* _WHAT TO DO_
Could you carry on the transcript about entrepreneurs and ikigai, picking up right after its final sentence?

* _TEXT FOR ANALYSIS_
= = =
And at that point I will say to myself, no more.

Speaker A

And so I think entrepreneurs, the people who think entrepreneurially but never take action are problematic because they've constantly got ideas but they never do anything with them.

Speaker A

And then there are other people or like serial entrepreneurs who do a little bit of stuff but they never really finish anything.

Speaker A

And then you've got the other people who just will stick with the one thing for 20 years, even though there's no sign on the planet that this is desirable to anyone or ever going to pay them back.

Speaker A

So, like I say, ikigai is this.

Speaker A

It's just a guiding star.

Speaker A

And every time I get to, like, when I came back from Australia and I could not have been in a worse place, I just lost my mum, My dad had recovered, but I didn't know how long he was going to be around.
= = =
[Data extracted from a collection]
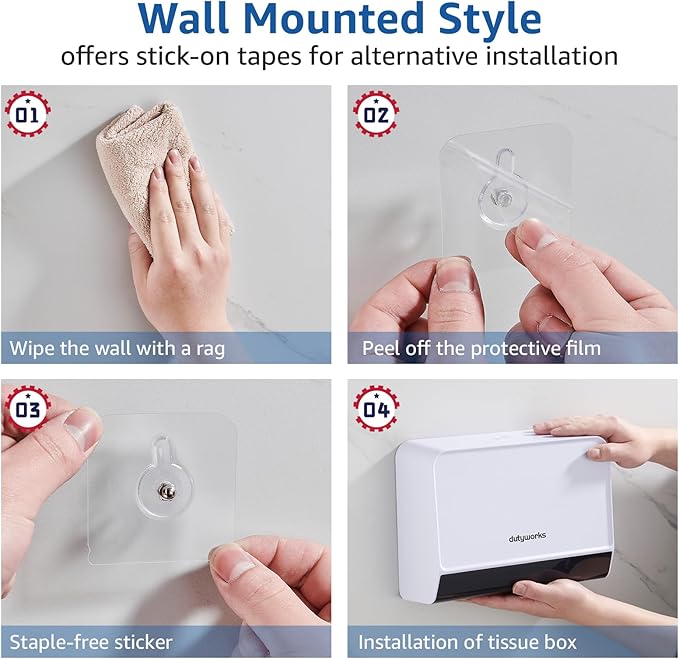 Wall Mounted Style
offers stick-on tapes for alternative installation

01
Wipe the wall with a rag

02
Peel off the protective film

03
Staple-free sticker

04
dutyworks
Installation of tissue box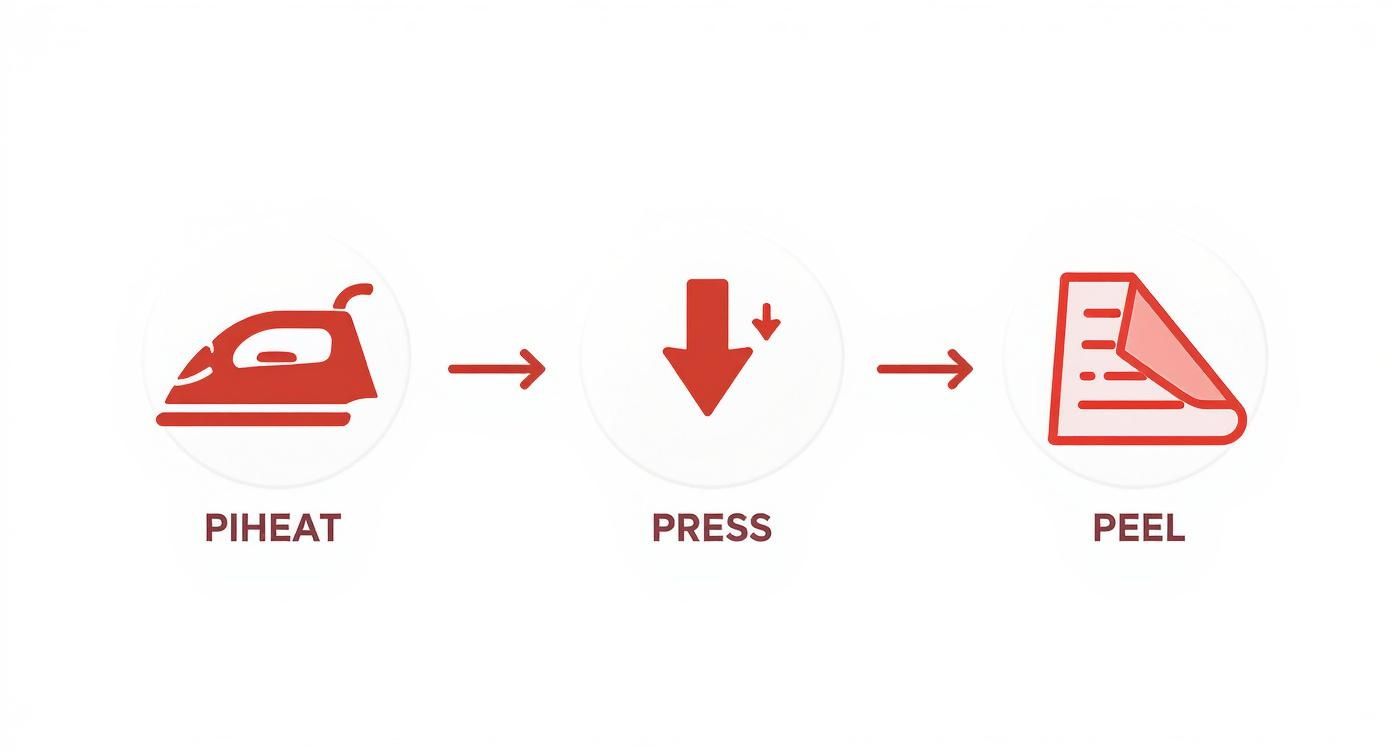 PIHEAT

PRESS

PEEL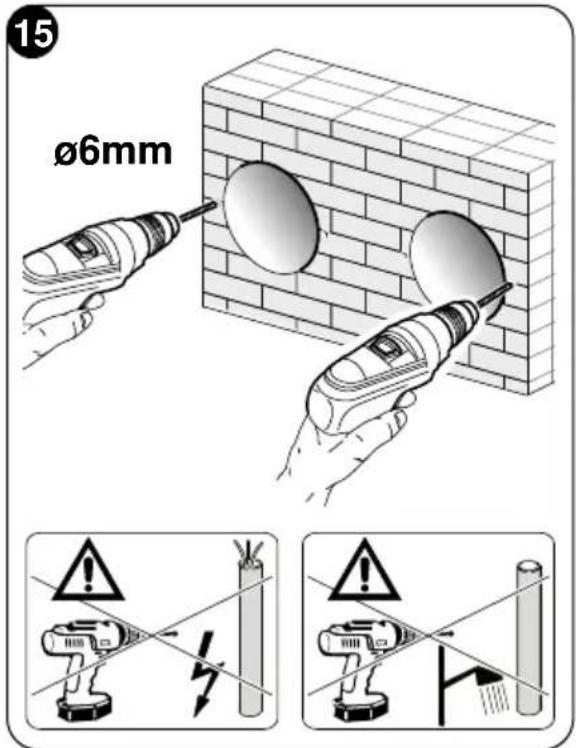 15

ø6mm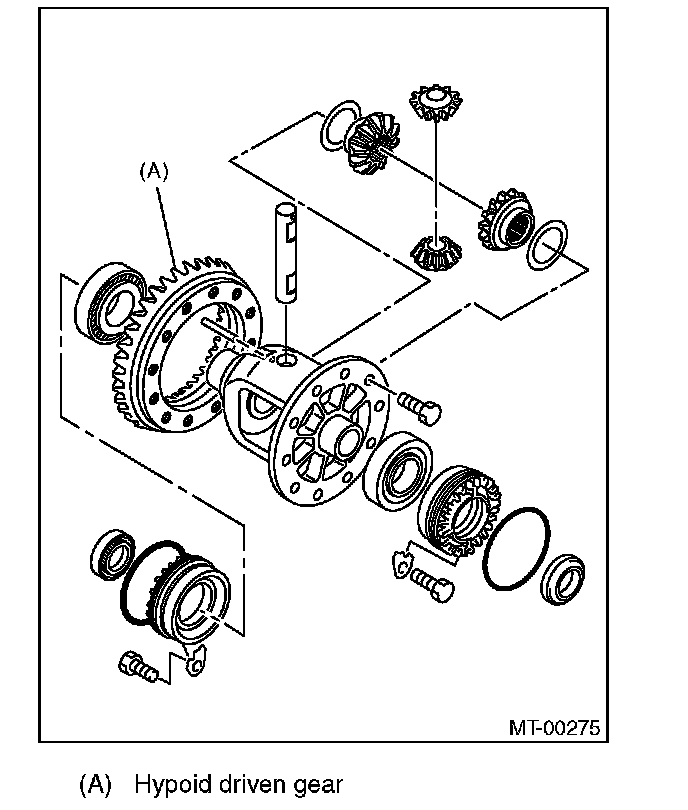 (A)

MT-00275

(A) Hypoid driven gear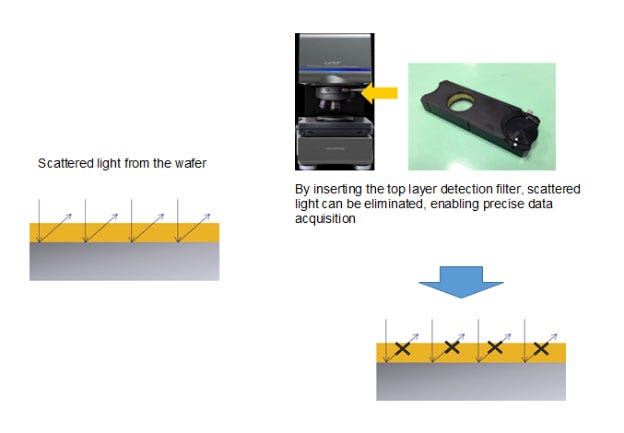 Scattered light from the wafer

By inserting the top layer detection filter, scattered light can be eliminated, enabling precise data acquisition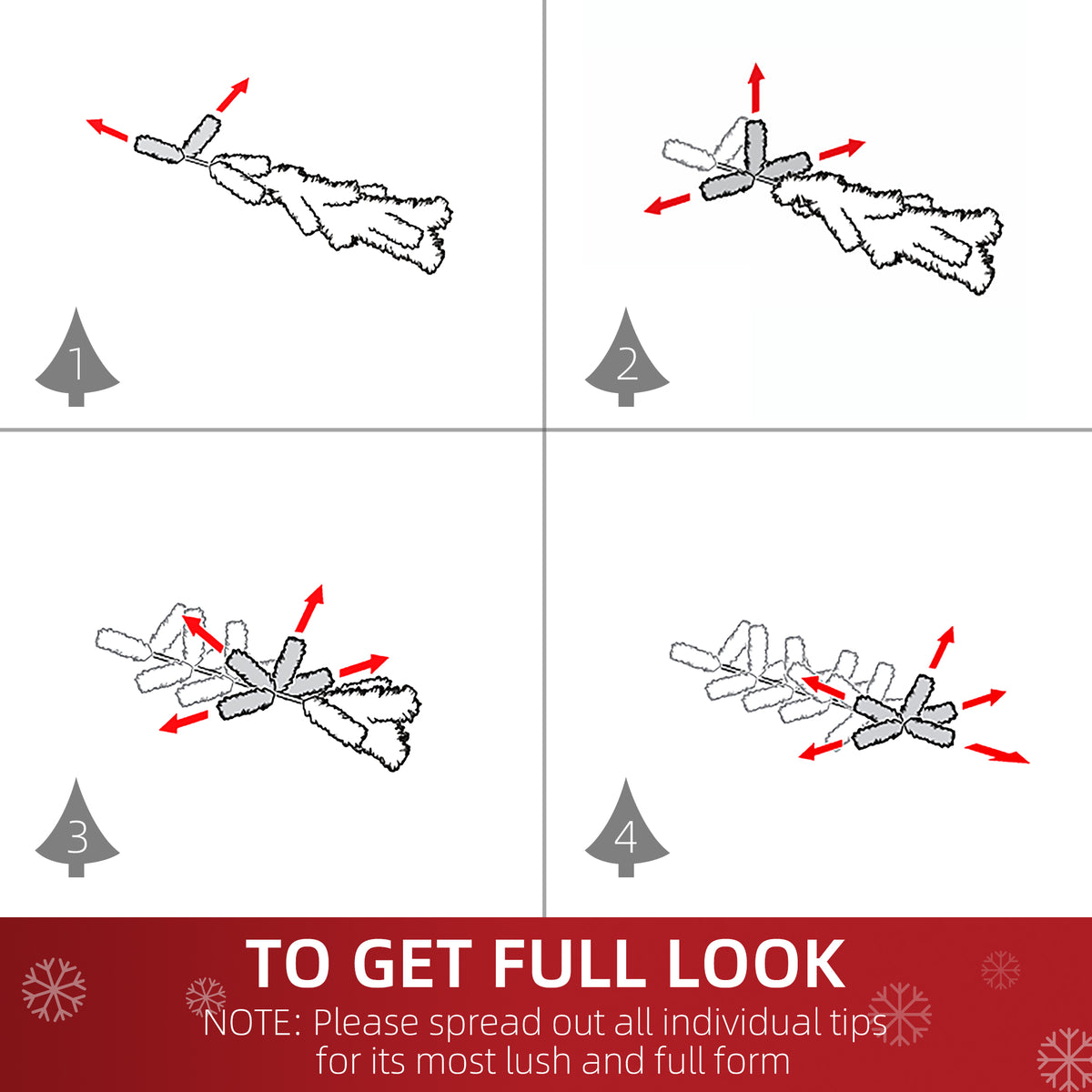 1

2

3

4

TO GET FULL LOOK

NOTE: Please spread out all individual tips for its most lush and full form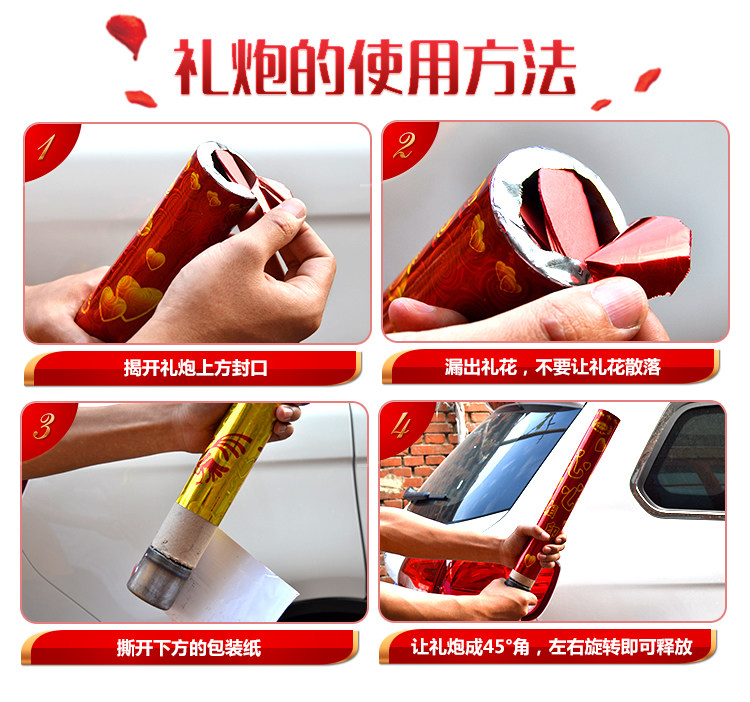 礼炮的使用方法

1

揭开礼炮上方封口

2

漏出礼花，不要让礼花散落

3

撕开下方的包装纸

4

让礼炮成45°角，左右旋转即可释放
= = =
* _ANSWER SECTION_
Speaker A

I'd given away or lost pretty much all of my business and came back to a very expensive city like LA and was like, what do I do now?

Speaker A

What a great thing to use to be able to check in and say whatever I do.

Speaker A

I'm starting here.

Speaker A

Like Simon Sinek, start with the why.

Speaker A

I'm starting with the ikigai because I can go and get a job, I can go and apply for jobs.

Speaker A

First of all, even if I get one, it's probably not going to be my ikigai, so it's going to frustrate me forever.

Speaker A

Or worst case scenario, I'm going to go for all these jobs and I'm not going to get any of them and I don't want any of them anyway.

Speaker A

Like, none of them are my ikigai.

Speaker A

And now I'm not doing my ikigai and I'm just getting caned by all directions.

Speaker A

No responses.

Speaker A

You're not qualified, you're overqualified, you're too old, you're too this, you're too that.

Speaker A

And now, like being rejected by people on a dating site that you're not even interested in.

Speaker A

Like, you're in a worse position than you were before.

Speaker A

So I said, I'm going to use this as my guiding star, my North Star, every time I feel like, ah, what am I doing here?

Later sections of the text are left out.